Enter Lean Six Sigma, which has gotten some notice in the medical field recently.

ACO and PC Medical Home

An Accountable Care Organization, according to this article from Kaiser Health News, is a local healthcare organization and a related group of providers (such as primary care physicians, specialists, and hospitals) that are held accountable for the cost and quality of care delivered to a specific patient population.

According to the U.S. Department of Health and Human Services, a Patient-Centered Medical Home provides relationship-based healthcare focused on providing care to the whole person by connecting with “patients and their families to understand and respect each patient’s unique needs, culture, values, and preferences.”

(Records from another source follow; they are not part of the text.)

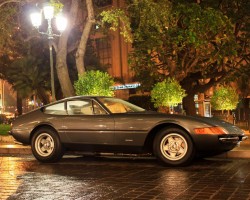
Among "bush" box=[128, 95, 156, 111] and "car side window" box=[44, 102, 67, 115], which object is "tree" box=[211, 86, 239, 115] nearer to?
"bush" box=[128, 95, 156, 111]

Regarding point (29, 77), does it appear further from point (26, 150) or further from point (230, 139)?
point (230, 139)

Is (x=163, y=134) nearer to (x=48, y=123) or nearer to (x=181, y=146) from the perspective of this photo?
(x=181, y=146)

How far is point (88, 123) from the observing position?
907 cm

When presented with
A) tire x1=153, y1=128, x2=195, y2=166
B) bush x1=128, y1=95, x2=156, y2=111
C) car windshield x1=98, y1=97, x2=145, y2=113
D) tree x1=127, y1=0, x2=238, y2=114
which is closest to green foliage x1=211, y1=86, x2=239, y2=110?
tree x1=127, y1=0, x2=238, y2=114

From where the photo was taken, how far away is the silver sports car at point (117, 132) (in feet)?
27.5

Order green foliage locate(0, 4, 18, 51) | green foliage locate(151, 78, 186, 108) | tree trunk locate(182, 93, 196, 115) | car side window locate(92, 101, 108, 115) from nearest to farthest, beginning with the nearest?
car side window locate(92, 101, 108, 115), green foliage locate(151, 78, 186, 108), green foliage locate(0, 4, 18, 51), tree trunk locate(182, 93, 196, 115)

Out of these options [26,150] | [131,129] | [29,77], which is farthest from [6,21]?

Both ideas revolve around the concepts of improving outcomes and quality while lowering costs – “producing results not volume.”

ACO, PCMH, and LSS

According to the October 2012 American Hospital Association Trendwatch report, regardless of whether you use Lean, Six Sigma or another model, there are important steps to improve quality:

  • Identify target areas for quality improvement efforts. To ensure a higher likelihood of success, first determine where you will get the most for your efforts. For example, the Joint Commission developed protocols to prevent wrong-site surgery. “In 2011, organizations following the protocol reported reductions in the proportion of surgical cases in which there was a process-related defect that could result in a wrong procedure.”
  • Determine what processes to adjust to improve outcomes. According to the report, despite safety protocols, there is room for improvement. Point in fact, hand hygiene compliance, thought to be at 70% or higher, was actually less than 50%.
  • Develop and implement effective improvement strategies. Quality gains and cost savings come from well-designed, well-executed strategies.
  • Track and share results. To further quality improvements, track and disseminate successful quality strategies to maximize future success throughout the organization.

Ultimately, healthcare must be about improving and maintaining the health of patients as well as controlling costs through proactive and preventative care, not reactive care.